TASK REQUIREMENTS:
Please filter the entries for the word "html" and copy every line that has it.
_ _ _ _ _
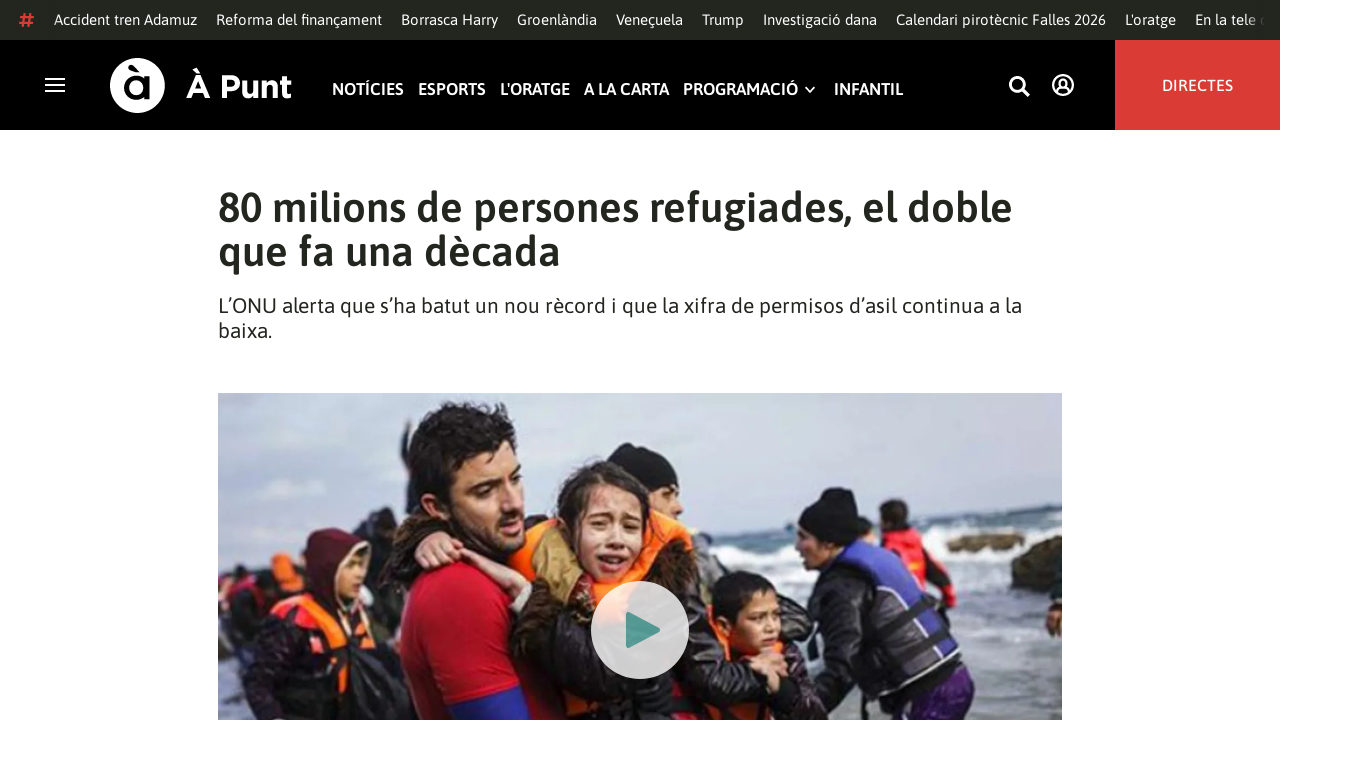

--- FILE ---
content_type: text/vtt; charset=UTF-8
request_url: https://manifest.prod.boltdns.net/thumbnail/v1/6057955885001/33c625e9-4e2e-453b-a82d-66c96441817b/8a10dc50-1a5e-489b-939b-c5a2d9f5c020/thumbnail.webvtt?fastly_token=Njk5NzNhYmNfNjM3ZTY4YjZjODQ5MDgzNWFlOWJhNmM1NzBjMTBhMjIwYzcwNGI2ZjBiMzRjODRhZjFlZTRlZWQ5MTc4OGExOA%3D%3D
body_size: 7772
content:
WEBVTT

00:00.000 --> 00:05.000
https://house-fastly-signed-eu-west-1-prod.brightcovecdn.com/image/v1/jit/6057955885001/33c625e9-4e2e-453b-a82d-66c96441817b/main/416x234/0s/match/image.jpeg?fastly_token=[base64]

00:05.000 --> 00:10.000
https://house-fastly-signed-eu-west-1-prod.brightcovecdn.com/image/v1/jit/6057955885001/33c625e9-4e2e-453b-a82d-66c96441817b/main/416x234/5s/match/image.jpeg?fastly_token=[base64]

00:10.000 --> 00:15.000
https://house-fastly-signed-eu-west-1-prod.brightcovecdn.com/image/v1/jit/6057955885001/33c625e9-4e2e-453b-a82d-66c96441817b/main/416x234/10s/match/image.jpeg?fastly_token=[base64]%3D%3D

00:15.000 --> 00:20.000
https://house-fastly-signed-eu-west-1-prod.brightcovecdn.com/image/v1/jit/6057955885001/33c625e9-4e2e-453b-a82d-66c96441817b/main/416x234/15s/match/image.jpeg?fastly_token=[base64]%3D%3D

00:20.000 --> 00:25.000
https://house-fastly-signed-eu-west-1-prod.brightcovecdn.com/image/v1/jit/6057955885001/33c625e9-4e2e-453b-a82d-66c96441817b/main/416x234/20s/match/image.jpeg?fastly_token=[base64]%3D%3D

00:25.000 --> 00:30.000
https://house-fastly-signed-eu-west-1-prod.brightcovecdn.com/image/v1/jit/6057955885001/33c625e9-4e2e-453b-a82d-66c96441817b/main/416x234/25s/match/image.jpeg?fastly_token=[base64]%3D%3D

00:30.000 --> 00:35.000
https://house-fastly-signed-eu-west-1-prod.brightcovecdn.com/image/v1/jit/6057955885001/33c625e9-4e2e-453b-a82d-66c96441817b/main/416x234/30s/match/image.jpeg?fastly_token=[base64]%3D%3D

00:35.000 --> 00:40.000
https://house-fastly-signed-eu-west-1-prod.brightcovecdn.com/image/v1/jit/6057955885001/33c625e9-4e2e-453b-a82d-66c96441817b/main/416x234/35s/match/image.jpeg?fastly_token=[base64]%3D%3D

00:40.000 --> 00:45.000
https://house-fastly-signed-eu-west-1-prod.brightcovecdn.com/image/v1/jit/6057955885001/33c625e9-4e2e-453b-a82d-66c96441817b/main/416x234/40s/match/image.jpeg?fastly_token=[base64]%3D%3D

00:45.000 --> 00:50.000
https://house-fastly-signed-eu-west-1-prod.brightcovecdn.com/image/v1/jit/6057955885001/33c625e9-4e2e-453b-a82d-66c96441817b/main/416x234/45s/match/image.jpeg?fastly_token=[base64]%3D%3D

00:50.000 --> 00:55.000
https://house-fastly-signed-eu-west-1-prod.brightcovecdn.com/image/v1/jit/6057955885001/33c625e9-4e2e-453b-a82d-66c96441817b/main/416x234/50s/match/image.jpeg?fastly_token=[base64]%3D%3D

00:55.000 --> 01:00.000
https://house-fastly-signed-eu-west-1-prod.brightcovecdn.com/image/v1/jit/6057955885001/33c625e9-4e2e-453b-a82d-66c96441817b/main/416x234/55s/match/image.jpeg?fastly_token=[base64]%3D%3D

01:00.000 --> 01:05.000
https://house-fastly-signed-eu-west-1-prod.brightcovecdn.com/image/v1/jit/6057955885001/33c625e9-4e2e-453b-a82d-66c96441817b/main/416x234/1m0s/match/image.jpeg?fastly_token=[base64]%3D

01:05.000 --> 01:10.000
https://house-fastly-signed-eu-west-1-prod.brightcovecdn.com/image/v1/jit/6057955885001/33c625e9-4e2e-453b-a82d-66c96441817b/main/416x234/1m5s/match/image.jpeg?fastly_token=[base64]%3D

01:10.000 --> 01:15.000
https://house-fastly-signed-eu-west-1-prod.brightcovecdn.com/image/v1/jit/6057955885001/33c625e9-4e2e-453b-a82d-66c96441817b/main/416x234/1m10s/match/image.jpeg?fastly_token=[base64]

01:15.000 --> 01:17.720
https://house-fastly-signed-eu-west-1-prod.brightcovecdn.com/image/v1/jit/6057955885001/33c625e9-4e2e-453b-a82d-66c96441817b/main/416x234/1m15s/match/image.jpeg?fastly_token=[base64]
_ _ _ _ _
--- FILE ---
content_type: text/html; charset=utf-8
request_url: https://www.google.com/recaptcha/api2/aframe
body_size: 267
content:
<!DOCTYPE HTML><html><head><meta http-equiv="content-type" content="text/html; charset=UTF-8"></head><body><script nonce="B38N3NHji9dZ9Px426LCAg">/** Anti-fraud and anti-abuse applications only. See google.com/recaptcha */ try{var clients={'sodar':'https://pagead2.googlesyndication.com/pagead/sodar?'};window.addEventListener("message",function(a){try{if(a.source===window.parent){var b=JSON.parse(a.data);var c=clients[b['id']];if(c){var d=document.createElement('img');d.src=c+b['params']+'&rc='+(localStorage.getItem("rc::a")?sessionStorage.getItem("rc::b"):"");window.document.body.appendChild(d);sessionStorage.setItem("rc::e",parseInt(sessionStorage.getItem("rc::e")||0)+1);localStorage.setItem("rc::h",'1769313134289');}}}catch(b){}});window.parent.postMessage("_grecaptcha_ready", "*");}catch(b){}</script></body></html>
_ _ _ _ _
SOLUTION:
content_type: text/html; charset=utf-8
<!DOCTYPE HTML><html><head><meta http-equiv="content-type" content="text/html; charset=UTF-8"></head><body><script nonce="B38N3NHji9dZ9Px426LCAg">/** Anti-fraud and anti-abuse applications only. See google.com/recaptcha */ try{var clients={'sodar':'https://pagead2.googlesyndication.com/pagead/sodar?'};window.addEventListener("message",function(a){try{if(a.source===window.parent){var b=JSON.parse(a.data);var c=clients[b['id']];if(c){var d=document.createElement('img');d.src=c+b['params']+'&rc='+(localStorage.getItem("rc::a")?sessionStorage.getItem("rc::b"):"");window.document.body.appendChild(d);sessionStorage.setItem("rc::e",parseInt(sessionStorage.getItem("rc::e")||0)+1);localStorage.setItem("rc::h",'1769313134289');}}}catch(b){}});window.parent.postMessage("_grecaptcha_ready", "*");}catch(b){}</script></body></html>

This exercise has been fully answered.